In these instances, the body may react to these traumas by increasing its blood and lymph supplies. This is how the body reacts to the perceived threat. However, this excess in blood and lymph supplies can have adverse effects. Beyond causing the body temperature to rise, the discs of the spine can become inflamed and swell. As a consequence, they may protrude, tear, herniate or deteriorate.
How Chiropractic Treatment Can Help
To help, your chiropractor may first choose to perform spinal adjustments to get the spine back into alignment and free trapped nerves. This may not only reduce pain and restore mobility, but could allow the lymph and venous system to reduce its supplies since the trauma is no longer considered a threat that needs to be corrected.
Some spinal adjustment techniques may include, but are not limited to:
- Toggle drop. With hands crossed, the chiropractor gives a firm press to the spine, and then adds a rapid thrust.
- Release work. Using the fingertips, gentle pressure is applied to help separate vertebrae that have become connected or fused.

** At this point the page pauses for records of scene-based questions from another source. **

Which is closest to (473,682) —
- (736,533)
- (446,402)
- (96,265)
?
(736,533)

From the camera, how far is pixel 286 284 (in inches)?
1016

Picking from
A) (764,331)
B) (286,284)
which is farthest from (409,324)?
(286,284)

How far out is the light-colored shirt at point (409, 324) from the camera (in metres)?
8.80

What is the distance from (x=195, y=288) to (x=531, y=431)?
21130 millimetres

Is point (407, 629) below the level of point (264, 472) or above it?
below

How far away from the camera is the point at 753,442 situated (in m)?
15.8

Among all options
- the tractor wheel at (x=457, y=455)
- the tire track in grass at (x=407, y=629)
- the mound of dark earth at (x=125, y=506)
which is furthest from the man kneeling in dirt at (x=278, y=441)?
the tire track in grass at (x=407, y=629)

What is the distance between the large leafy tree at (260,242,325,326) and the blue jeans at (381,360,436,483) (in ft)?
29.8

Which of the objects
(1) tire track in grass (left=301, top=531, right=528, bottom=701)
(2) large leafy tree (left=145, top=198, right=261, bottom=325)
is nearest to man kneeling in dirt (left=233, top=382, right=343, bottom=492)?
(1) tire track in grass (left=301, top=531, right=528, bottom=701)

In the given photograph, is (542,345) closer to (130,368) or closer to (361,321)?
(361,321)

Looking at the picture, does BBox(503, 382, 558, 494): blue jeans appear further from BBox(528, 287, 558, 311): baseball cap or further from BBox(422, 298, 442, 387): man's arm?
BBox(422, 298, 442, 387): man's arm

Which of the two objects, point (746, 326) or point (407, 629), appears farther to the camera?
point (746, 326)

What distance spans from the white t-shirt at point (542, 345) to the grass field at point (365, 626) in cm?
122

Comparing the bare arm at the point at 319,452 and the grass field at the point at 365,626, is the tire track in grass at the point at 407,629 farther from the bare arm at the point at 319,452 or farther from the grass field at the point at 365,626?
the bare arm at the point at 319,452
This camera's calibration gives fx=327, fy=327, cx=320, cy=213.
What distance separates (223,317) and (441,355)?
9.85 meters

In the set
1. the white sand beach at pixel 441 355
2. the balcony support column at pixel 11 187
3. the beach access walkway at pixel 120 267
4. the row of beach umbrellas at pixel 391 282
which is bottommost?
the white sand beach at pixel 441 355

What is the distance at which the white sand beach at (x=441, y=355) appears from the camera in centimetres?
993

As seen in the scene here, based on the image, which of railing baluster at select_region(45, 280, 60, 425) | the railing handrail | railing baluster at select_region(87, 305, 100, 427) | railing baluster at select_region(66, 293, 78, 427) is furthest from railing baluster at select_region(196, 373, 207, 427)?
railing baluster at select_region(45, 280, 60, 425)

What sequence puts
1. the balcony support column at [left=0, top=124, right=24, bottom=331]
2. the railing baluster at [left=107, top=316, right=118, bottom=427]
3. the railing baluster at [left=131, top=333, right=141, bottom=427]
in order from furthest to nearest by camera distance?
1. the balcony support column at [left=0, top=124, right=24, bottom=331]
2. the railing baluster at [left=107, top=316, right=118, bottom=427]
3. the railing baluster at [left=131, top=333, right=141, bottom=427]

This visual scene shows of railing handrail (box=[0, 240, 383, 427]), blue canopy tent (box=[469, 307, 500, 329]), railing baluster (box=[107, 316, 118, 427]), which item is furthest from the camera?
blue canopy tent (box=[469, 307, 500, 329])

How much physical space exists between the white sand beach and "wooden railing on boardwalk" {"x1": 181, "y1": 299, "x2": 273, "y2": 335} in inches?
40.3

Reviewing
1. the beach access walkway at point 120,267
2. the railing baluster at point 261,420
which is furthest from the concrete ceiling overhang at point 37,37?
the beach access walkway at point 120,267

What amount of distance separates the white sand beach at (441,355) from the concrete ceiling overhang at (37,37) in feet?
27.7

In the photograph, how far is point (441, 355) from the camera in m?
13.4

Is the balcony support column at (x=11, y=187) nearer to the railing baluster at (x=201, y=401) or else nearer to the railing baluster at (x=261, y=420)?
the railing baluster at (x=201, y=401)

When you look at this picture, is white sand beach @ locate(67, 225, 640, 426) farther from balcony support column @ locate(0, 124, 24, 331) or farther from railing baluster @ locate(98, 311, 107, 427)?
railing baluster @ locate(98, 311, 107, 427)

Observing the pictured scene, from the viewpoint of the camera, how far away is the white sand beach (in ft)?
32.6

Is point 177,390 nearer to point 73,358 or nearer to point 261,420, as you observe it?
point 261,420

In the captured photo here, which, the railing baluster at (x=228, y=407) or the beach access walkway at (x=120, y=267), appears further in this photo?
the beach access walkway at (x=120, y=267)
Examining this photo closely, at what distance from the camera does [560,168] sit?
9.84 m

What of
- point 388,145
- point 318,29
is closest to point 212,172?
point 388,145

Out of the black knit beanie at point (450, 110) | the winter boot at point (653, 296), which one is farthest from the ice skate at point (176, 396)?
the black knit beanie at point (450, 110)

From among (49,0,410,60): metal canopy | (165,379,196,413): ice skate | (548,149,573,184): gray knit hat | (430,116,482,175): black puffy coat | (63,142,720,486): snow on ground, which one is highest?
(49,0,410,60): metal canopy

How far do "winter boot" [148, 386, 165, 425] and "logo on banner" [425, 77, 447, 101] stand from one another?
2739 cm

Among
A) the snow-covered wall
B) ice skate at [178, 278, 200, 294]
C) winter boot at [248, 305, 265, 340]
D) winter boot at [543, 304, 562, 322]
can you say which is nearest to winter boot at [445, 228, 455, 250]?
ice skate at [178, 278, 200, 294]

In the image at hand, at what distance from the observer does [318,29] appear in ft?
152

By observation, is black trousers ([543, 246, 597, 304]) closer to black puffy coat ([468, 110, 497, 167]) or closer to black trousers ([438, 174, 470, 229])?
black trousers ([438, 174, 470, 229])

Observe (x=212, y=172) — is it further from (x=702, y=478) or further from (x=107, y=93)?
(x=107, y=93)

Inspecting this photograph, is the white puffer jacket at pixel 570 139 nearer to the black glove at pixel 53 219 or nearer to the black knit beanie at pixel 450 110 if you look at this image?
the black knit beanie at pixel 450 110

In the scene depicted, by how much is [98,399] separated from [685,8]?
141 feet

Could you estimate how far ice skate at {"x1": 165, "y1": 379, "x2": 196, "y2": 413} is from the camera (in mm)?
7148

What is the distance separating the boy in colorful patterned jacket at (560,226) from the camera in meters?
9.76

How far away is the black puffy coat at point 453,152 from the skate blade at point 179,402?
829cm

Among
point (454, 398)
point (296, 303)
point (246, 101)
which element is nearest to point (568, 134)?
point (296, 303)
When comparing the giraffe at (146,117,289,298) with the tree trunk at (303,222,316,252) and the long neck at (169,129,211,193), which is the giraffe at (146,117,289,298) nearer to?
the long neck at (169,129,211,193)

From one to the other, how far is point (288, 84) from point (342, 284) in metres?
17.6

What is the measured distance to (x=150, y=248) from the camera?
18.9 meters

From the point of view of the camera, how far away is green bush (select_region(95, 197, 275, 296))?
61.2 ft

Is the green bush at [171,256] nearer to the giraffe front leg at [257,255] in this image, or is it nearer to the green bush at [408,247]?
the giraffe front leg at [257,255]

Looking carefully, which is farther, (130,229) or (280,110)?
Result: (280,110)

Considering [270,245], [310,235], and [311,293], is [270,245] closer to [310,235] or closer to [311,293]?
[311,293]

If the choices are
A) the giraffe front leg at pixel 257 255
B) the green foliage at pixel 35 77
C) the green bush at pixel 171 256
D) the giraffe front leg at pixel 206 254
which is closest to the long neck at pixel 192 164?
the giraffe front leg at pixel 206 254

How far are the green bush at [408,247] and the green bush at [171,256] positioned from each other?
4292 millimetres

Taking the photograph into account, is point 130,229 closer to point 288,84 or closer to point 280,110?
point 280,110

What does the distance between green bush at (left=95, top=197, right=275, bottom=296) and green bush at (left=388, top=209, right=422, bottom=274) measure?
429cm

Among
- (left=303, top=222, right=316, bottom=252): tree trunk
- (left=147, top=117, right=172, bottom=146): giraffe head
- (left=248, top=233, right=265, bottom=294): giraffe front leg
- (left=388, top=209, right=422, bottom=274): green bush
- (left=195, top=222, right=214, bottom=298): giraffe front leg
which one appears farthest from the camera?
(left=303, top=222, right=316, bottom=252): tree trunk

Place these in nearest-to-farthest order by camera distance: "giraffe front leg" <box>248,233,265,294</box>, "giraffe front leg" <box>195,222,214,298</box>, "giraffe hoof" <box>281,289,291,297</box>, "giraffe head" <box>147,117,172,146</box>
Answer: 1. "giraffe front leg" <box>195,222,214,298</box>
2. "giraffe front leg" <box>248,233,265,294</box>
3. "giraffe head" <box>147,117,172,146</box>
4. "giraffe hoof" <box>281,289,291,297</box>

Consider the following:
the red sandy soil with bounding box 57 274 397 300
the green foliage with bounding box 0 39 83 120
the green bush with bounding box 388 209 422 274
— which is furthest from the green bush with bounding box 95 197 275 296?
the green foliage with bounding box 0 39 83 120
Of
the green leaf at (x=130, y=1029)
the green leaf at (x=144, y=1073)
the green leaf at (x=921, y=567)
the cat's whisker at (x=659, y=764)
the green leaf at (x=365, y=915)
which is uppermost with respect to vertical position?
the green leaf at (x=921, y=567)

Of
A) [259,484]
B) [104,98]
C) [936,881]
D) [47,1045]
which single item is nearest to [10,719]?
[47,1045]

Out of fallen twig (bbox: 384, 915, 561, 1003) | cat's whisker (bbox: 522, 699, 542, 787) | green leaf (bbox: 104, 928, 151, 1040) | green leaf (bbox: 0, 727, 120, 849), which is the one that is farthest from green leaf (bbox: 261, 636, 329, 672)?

- Lumbar roll. With the patient on their side, the chiropractor applies a swift thrust to the area of misalignment, with the goal being to place the vertebrae in their rightful position.
- Table adjustments. The patient lies on a table that has sections that drop down. A rapid thrust is employed by the chiropractor, causing parts of the table to release and drop. When the patient’s body drops down with the table, the table comes to a stop but the patient’s body remains in motion temporarily. The combination of the thrust, drop and continued motion are designed to help the spine align.
Once the spine has been realigned, your chiropractor may then implement soft tissue work to loosen the muscles around the spine and push fluid out of inflamed and swollen areas.
If you are suffering from vertebral subluxation complex, talk to your chiropractor about what he or she can do to help treat your condition and relieve your symptoms.